The increase would make California's cigarette tax the ninth-highest in the nation, according to the Campaign for Tobacco-Free Kids, an advocacy group. (Right now, California ranks 36th.)New York has the nation's highest state tax at $4.35 a pack, and Virginia is lowest at 30 cents.
The weighted average cost for pack of cigarettes is $5.96 nationwide. The highest combined state-local tax rate is $6.16 in Chicago, with New York City second at $5.85 per pack.
The average per-pack cost in California, which prohibits local cigarette taxes, is about $5.50, said Debra Kelley, advocacy director of the American Lung Association. The $2-a-pack increase would raise that to about $7.50 if cigarette makers pass along the full amount to consumers.
David Sutton, a spokesman for tobacco company Altria Group Inc., said it opposes large targeted tobacco and e-vapor taxes. Altria is reviewing the California initiative and considering its options, he said.
The American Vaping Association said it would work to defeat the measure but was undecided how much it would spend.
"Public health benefits every time a smoker switches to vaping," said George Conley, the group's president. "By recklessly campaigning to equate the taxes on deadly cigarettes with smoke-free vapor products, it is clearer than ever that so called 'anti-smoking' activists have officially gone off the rails."
Backers of the tax increase contend that vaping lures young people to smoking tobacco.

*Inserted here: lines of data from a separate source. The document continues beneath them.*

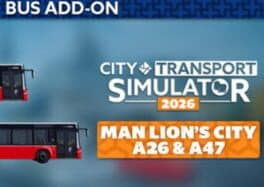 City Transport Simulator 2026: Bus DLC - MAN Lion's City A26 & A47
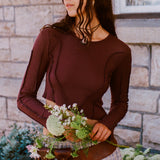 Cut-Out-Longsleeve Noreina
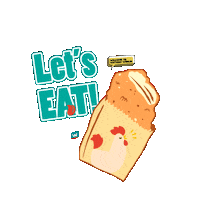 Hungry Fried Chicken Sticker by Watsons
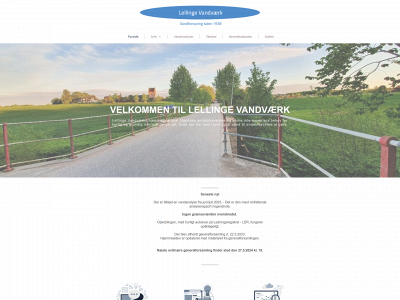 lellingevandvaerk.dk snapshot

The tobacco tax campaign reported this month that it spent $2.8 million during the first three months of the year and had more than $4 million in cash on hand. Major backers include the California Medical Association, California Association of Hospitals and Health Systems, and the Service Employees International Union.
Seven measures have collected enough signatures to qualify for the November ballot in the state, and an eighth — placed by the Legislature — would repeal prohibitions on multilingual instruction in public schools.
The tobacco tax joins four other measures, including a proposal to legalize recreational use of marijuana, that are pending signature verification.